As the Amazon rainforest burns at an unprecedented pace, new satellite imagery from NASA shows an enormous cloud of poisonous carbon monoxide rising from the devastation.

Taken from NASA's Atmospheric Infrared Sounder (AIRS) instrument, aboard the Aqua satellite, the images show the cloud evolving between Aug. 8 and Aug. 22. It starts first over Brazil, where the majority of the rainforest is located, and ultimately spreads to most of the northern part of South America.

"A pollutant that can travel large distances, carbon monoxide can persist in the atmosphere for about a month," NASA wrote on its website. "At the high altitude mapped in these images, the gas has little effect on the air we breathe; however, strong winds can carry it downward to where it can significantly impact air quality. Carbon monoxide plays a role in both air pollution and climate change."

This time series shows carbon monoxide associated with fires from the Amazon region in Brazil from Aug. 8-22, 2019. Made with data collected from the Atmospheric Infrared Sounder (AIRS) on NASA's Aqua satellite, the images map carbon monoxide at approximately 18,000 feet (5,500 meters) altitude. Each "day" in the series is made by averaging three day's-worth of measurements. (Credit: NASA/JPL-Caltech)

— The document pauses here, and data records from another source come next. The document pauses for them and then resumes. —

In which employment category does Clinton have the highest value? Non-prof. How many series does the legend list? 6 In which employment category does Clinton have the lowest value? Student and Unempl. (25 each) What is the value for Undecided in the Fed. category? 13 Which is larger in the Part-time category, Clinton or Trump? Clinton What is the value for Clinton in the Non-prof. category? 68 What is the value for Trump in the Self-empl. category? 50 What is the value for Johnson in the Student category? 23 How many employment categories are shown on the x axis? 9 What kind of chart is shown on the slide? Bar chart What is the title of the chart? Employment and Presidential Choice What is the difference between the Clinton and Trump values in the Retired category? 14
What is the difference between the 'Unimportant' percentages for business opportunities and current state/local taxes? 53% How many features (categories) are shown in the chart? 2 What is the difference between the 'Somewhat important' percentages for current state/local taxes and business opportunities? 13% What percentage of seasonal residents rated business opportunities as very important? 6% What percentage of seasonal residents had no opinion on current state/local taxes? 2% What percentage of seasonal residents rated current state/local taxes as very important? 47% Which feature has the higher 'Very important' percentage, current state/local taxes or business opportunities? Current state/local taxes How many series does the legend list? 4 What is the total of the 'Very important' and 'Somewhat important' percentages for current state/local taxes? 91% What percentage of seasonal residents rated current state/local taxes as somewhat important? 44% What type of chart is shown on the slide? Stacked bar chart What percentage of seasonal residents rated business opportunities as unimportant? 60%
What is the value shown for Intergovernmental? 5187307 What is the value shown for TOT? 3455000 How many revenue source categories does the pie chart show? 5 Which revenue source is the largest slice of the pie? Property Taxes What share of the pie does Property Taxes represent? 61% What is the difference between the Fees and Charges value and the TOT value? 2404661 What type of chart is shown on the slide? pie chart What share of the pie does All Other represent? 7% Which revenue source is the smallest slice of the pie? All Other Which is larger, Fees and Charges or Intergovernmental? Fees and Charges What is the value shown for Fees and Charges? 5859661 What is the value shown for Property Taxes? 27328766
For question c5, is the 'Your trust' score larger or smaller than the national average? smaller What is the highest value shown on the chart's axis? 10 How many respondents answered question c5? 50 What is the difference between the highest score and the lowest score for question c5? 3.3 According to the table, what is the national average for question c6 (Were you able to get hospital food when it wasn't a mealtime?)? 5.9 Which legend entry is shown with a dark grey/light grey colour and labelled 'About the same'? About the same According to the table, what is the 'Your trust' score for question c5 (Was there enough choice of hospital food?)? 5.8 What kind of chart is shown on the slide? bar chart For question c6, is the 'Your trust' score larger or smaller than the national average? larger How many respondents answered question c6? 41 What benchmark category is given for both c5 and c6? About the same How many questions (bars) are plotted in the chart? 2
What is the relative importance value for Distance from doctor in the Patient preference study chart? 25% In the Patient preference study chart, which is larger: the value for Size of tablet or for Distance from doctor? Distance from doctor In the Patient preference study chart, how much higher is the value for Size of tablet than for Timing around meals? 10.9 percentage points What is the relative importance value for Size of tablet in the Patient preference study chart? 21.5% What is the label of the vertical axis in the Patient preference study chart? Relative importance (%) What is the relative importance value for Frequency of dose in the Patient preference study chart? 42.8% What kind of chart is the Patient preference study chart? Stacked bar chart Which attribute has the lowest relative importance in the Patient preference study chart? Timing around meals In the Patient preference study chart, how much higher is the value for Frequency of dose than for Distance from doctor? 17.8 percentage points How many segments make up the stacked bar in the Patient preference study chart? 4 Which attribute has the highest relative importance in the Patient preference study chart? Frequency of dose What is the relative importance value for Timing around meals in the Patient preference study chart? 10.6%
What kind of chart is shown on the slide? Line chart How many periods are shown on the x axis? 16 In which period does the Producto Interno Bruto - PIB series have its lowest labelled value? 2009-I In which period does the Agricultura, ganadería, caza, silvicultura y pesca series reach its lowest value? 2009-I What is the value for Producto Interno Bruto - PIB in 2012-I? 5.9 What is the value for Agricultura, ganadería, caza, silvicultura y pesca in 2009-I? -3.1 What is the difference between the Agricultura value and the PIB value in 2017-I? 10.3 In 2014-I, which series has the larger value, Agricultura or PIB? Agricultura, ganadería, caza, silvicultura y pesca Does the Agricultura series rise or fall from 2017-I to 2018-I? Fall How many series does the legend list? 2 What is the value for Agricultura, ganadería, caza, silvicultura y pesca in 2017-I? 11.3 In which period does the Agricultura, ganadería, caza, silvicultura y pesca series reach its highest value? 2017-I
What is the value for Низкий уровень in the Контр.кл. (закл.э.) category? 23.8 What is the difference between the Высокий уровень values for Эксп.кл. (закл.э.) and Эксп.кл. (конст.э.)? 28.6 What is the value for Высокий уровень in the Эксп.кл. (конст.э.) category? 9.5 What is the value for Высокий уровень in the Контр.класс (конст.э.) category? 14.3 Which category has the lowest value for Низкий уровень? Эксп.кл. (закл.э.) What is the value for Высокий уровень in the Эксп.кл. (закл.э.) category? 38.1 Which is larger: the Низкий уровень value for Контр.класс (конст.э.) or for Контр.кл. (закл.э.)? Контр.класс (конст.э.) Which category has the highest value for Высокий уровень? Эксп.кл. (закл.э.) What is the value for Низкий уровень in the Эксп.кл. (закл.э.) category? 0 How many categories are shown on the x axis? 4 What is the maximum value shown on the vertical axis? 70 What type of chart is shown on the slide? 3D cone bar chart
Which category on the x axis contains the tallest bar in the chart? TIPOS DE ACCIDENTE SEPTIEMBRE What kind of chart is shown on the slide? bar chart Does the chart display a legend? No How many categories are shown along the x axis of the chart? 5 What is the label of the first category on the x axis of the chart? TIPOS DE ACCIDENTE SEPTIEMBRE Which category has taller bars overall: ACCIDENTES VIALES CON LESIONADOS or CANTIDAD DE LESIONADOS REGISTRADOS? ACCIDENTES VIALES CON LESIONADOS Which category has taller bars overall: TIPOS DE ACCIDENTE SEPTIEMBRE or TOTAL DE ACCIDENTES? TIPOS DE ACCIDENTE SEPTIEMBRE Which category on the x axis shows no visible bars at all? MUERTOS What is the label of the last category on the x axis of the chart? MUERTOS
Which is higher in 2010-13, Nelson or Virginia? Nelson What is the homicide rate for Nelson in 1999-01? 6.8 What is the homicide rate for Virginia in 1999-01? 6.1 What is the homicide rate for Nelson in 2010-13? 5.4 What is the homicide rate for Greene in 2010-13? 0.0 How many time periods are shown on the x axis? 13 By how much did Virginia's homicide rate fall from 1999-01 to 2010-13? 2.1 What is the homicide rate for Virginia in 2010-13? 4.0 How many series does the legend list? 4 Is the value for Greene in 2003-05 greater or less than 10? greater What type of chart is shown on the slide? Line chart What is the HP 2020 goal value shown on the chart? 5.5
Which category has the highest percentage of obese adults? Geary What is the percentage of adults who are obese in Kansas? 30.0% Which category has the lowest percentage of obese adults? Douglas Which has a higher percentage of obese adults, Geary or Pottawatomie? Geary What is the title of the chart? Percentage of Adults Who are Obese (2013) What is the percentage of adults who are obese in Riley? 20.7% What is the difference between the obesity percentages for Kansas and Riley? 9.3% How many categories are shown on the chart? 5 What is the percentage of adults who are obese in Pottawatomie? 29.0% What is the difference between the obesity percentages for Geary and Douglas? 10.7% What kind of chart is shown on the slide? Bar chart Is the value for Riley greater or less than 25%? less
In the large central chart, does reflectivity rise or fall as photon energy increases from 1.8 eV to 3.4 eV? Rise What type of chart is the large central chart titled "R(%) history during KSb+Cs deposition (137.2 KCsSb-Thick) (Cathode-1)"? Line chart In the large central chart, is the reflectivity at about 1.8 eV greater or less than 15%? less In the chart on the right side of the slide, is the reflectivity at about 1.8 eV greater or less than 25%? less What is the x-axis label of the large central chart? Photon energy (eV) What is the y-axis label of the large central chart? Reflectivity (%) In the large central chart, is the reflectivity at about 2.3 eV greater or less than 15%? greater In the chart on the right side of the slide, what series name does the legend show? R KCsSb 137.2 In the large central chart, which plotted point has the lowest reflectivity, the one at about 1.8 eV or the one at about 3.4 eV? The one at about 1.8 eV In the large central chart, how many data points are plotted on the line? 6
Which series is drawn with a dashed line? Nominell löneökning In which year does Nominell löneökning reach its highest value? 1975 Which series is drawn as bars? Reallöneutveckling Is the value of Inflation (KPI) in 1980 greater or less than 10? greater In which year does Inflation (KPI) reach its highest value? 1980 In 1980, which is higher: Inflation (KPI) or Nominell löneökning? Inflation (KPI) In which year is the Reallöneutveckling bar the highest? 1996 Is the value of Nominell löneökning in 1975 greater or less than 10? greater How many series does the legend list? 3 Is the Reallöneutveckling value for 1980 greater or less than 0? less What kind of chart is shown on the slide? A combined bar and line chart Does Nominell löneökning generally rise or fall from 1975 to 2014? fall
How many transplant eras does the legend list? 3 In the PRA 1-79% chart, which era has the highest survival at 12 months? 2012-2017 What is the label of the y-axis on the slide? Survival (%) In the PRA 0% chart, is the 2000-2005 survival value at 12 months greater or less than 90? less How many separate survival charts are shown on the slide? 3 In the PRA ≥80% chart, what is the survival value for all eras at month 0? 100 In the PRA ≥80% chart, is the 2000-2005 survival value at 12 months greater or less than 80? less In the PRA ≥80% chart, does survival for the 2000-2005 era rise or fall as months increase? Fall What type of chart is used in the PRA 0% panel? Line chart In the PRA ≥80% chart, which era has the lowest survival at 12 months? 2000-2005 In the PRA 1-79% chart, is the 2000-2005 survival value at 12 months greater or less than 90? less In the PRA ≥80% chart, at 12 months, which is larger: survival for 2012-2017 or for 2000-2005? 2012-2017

The vast specter changes colors, going from green to yellow to red, which represents a rather large increase in carbon monoxide in the atmosphere. NASA said that green indicates concentrations of approximately 100 parts per billion by volume (ppbv), while yellow is indicative of 120 ppbv.

Dark red is representative of 160 ppbv, but "[]local values can be significantly higher," NASA added.

100 ppbv is considered normal for the atmosphere according to the University Corporation for Atmospheric Research.

Carbon monoxide is an odorless, colorless gas that is extremely harmful to humans and can often result in death. According to the Center for Disease Control, the most common symptoms of carbon monoxide poisoning are "headache, dizziness, weakness, upset stomach, vomiting, chest pain, and confusion."

A tree stump glows with fire amid smoke along the road to Jacunda National Forest, near the city of Porto Velho in the Vila Nova Samuel region which is part of Brazil's Amazon, Monday, Aug. 26, 2019. The Group of Seven nations on Monday pledged tens of millions of dollars to help Amazon countries fight raging wildfires, even as Brazilian President Jair Bolsonaro accused rich countries of treating the region like a "colony." (AP Photo/Eraldo Peres)

The CDC adds that these symptoms "are often described as 'flu-like' and if a person breathes a lot of the poisonous gas, it can cause them to pass out or even die.

Last week, NASA satellites were able to capture the smoke from the rampant wildfires in space. Amazonas, the largest state in Brazil, recently declared a state of emergency over the forest fires, according to Euro News.


The country's National Space Research Institute, which monitors deforestation, has recorded that the number of fires has risen by 85 percent to more than 77,000 in the last year, a record since the institute began keeping track in 2013. About half of the fires have been in the Amazon region, with many in just the past month.

At a summit in France, the Group of Seven nations pledged $20 million on Monday to help fight the flames in the Amazon and protect the rainforest, in addition to a separate $12 million from Britain and $11 million from Canada.

The international pledges came despite tensions between European countries and Brazilian President Jair Bolsonaro, who has accused rich countries of treating the region like a "colony" and suggested the West is angling to exploit Brazil's natural resources.

But the funds, which are widely seen as critical support, are still a relatively meager amount for dealing with an environmental crisis that threatens what French President Emmanuel Macron has called "the lungs of the planet."


The Associated Press contributed to this report.